**Document segment**
Just remember…

Private companies when filing with FERC and other agencies — for energy projects or just for portions of a project regulated by a particular agency — really have to have their acts together.

Among that preparation is a reasonable degree of knowledge and proof — acceptable to the board of directors as well as convincing to the agency — that the project is real.  The application must be solid: environmental research/safeguards (i.e. air, water, earth and flora and fauna, including birds, mammals, fish), geological, cultural, archaeological, logistic, climactic, continuous and discontinuous permafrost studies, environmental safeguards — among other categories — will be backed up with virtually unassailable, scientific precision.   Project risks must be demonstrably acceptable.  Mitigation of risk must be convincing.  Project financing is a feasible and critical structure built on a plausible assembly of conventional and perhaps unconventional financing and a firm, final foundation of state-of-art FINAL engineering and design.  In some cases, as in the 1976 and 2004 Alaska gas transportation acts, some degree of federal support might be provided in the form of expedited judicial and regulatory processes.  Perhaps financial guarantees against force majeure or non-completion could be approved by Congress and the President as a means of enhancing the financing of debt.  Perhaps advocates of Alaska’s government gas pipeline/LNG project can convince decision makers to provide certain financial guarantees as part of the President’s anticipated “Infrastructure” bill.

But would Congress and the President and regulatory agencies look at Alaska’s government energy project the same as they would a traditional, time tested, competitive, risk-adverse, privately proposed project?  Upon review, how will decision makers evaluate a $40-60 billion Arctic gas pipeline/LNG liquefaction hybrid project controlled by a group of Alaska’s temporarily elected and appointed politicians and bureaucrats?  Since the same officials advocating their project have local tax and regulatory authority over both that project and the private sector, how will regulatory agencies, Congress and the President evaluate such factors?  China is a wonderful trading partner with Alaska’s private, risk-taking sector.  So are Japan and South Korea.   None of those savvy, Asian nations have committed to a long term relationship with Alaska LNG though all have signed polite, diplomatic memoranda of intent.

Will federal decision makers view the Alaska project on its own, or through the lens of diplomatic relationships in Asia?  Will international events involving China’s hegemonic aggression in the South China Sea and contested Japanese islands affect an Alaska energy transportation project?  What territorial disputes between Russia, Canada and the U.S. could affect a Cook Inlet LNG or a future ANS FLNG project?

**Dataset extract**
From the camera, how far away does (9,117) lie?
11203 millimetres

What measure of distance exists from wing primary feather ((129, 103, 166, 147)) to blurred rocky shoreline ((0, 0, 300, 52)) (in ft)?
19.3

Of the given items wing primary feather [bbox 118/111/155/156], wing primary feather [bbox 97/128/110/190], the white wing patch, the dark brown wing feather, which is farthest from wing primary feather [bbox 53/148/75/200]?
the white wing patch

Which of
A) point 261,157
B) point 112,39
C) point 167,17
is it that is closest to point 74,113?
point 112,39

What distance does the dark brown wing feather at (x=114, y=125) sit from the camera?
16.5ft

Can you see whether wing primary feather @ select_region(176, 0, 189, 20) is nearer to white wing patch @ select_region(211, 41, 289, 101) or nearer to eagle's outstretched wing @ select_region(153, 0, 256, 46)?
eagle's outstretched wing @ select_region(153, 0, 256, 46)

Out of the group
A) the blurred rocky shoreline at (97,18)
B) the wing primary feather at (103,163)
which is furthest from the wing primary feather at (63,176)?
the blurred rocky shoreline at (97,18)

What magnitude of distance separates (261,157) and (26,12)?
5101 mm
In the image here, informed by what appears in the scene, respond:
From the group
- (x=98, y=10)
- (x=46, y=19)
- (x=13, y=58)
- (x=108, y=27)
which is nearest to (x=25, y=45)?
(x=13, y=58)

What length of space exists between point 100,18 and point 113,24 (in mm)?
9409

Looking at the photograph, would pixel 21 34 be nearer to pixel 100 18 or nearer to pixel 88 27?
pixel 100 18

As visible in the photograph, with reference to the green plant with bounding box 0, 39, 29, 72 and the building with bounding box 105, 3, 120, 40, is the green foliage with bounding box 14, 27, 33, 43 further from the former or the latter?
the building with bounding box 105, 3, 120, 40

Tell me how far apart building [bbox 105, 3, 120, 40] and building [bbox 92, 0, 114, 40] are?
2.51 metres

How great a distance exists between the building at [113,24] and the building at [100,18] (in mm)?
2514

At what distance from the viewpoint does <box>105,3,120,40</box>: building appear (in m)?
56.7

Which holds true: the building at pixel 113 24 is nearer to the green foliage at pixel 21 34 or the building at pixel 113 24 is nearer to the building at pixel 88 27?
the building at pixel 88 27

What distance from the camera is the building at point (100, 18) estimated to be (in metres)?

**Things to do**
1. What cost range does the commentary on Alaska's gas pipeline project give for the Arctic gas pipeline/LNG liquefaction hybrid project?
2. Please transcribe the commentary on Alaska's gas pipeline project, beginning at the words "Private companies when" and stopping after "their acts together.".
3. Carry on the commentary on Alaska's gas pipeline project from its final sentence.

**Task-by-task results**
1. $40-60 billion

2.
Private companies when filing with FERC and other agencies — for energy projects or just for portions of a project regulated by a particular agency — really have to have their acts together.

3.
We do not seek an absence of such variables and risk.  What we do seek is for government to be supportive of the private sector as it risks PRIVATE dollars — not taxpayer dollars — on highly risky, multi-billion dollar energy projects.

Yes government might put taxpayer money in a relatively risk-free hydroelectric dam project, like Nevada’s Hoover or Alaska’s Bradley Lake.  Risk is reduced by virtue of proven future electric utility ratepayers footing the bill…though even in those cases one could argue that the private sector could have produced a more reliable, cost-effective project.

Sometimes we hear Alaska politicians trying to justify a monstrous, politically inspired and bureaucracy-managed LNG project on the basis that, “Well, it’s just like dams and highways.  There are just some projects the government ‘has’ to build.”  To that, a reasonable citizen might respond: “There’s no group of local utility customers ready to pay for it.  A complex, Arctic pipeline/LNG project costing scores of billions of dollars is not like a highway or a dam.”

If the private sector mishandles a big energy project, its reputation and stock price or even its survival could be affected.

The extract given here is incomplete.